_The problem:_ Start with the line containing "In the scene, which" and write out each line through the end of the listing, exactly as given.

_Data for this task:_
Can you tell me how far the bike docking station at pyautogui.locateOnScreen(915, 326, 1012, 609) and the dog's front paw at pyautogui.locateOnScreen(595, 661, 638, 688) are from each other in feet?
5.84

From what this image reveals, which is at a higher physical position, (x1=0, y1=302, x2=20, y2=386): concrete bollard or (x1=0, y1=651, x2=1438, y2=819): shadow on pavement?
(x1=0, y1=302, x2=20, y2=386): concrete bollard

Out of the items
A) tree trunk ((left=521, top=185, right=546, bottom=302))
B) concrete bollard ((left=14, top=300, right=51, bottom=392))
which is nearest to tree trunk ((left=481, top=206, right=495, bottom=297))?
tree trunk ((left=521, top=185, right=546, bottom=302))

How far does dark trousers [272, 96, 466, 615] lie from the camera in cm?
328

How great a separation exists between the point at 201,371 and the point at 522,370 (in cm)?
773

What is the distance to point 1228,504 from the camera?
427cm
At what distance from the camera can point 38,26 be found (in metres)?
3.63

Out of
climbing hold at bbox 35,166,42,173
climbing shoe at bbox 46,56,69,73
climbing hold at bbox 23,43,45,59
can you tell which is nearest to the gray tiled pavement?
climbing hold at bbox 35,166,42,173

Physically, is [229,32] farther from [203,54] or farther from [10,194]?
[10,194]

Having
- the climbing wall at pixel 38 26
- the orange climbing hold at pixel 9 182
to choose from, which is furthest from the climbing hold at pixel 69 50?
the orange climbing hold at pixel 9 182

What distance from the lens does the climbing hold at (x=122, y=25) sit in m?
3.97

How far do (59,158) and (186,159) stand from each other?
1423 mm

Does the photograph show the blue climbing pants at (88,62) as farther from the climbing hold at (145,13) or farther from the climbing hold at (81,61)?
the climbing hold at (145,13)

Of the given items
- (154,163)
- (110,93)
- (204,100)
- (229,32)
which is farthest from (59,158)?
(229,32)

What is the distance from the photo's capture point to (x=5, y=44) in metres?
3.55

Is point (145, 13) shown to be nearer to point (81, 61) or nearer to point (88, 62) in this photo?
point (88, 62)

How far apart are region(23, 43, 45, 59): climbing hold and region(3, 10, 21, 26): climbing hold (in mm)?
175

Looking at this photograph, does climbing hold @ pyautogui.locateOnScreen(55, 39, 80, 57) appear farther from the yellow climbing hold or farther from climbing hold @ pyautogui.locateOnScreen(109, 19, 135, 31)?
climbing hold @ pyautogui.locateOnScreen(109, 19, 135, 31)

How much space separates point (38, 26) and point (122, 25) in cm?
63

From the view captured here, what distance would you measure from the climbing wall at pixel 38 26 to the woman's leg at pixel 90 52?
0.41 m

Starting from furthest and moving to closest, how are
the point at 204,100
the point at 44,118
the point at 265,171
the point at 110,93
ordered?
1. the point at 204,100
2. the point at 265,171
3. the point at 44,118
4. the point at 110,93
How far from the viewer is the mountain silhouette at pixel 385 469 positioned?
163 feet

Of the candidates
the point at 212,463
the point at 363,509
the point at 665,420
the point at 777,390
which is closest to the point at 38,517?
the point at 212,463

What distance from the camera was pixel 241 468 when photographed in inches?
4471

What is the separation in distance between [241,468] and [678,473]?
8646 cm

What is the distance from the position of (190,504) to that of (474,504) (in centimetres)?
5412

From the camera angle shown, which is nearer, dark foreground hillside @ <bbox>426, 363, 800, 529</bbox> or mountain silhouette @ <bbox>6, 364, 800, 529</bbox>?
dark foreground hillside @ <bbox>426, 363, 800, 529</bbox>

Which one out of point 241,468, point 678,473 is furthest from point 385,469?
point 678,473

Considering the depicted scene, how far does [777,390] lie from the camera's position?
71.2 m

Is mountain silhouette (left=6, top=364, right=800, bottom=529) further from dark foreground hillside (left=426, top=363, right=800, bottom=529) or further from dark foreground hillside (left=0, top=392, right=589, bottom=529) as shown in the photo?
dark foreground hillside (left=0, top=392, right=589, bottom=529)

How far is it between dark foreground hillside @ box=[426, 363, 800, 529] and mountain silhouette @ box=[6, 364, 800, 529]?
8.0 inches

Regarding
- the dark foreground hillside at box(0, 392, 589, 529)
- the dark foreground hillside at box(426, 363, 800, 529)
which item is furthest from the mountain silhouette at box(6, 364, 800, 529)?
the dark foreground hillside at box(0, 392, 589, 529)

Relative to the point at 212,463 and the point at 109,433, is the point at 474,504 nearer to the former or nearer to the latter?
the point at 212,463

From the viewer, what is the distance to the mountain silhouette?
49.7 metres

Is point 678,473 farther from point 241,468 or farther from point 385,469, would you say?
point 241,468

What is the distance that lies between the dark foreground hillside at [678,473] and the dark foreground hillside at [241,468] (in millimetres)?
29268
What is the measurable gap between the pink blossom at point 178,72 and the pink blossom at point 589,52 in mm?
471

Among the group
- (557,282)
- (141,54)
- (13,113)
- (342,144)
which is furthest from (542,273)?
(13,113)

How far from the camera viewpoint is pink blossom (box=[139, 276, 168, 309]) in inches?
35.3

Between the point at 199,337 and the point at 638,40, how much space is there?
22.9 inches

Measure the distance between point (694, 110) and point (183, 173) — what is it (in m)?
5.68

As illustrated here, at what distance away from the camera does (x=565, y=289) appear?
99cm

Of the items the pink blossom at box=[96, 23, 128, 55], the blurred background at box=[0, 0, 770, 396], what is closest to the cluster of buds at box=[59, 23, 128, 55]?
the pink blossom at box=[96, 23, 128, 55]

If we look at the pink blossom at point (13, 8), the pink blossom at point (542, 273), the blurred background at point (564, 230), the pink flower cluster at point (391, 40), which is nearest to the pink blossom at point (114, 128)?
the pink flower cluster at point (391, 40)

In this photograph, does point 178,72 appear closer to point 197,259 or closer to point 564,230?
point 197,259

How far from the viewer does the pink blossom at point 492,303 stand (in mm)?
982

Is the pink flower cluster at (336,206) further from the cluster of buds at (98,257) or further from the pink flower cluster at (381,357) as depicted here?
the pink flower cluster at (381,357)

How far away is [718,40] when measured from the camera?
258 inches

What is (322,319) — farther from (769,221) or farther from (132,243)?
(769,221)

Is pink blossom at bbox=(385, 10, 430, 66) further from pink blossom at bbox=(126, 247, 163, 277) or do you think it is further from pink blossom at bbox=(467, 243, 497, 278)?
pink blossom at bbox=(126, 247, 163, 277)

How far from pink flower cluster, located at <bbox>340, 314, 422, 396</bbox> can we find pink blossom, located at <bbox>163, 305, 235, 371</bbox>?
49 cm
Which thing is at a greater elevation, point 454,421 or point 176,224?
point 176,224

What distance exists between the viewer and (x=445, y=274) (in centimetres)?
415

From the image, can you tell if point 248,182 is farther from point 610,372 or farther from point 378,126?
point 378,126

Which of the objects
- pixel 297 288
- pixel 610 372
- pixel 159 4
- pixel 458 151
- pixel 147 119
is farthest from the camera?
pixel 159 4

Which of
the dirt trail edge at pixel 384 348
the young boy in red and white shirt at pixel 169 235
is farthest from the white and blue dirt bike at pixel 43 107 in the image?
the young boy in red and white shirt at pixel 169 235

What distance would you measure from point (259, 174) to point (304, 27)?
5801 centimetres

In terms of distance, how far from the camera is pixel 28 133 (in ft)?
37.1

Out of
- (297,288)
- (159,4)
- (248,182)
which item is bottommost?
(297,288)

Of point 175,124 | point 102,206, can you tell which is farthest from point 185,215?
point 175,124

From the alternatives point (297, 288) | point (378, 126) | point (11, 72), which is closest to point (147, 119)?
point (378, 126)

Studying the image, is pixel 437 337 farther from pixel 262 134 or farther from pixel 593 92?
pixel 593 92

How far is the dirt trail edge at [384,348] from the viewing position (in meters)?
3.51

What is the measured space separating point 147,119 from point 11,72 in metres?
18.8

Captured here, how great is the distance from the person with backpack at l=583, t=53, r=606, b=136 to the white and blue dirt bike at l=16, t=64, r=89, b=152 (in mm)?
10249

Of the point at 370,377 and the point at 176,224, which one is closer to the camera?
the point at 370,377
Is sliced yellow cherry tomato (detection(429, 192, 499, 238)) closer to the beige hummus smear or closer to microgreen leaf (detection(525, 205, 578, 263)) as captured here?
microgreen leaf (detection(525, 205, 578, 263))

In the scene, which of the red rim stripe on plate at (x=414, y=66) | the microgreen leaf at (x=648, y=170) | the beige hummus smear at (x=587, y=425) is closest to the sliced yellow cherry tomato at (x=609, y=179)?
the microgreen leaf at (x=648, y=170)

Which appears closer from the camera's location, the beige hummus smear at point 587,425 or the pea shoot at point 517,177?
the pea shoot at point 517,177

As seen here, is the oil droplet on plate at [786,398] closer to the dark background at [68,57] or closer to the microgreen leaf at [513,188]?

_Written solution:_
In the scene, which of the red rim stripe on plate at (x=414, y=66) | the microgreen leaf at (x=648, y=170) | the beige hummus smear at (x=587, y=425) is closest to the sliced yellow cherry tomato at (x=609, y=179)?
the microgreen leaf at (x=648, y=170)

Which appears closer from the camera's location, the beige hummus smear at point 587,425 or the pea shoot at point 517,177?
the pea shoot at point 517,177

As seen here, is the oil droplet on plate at [786,398] closer to the dark background at [68,57] or closer to the microgreen leaf at [513,188]?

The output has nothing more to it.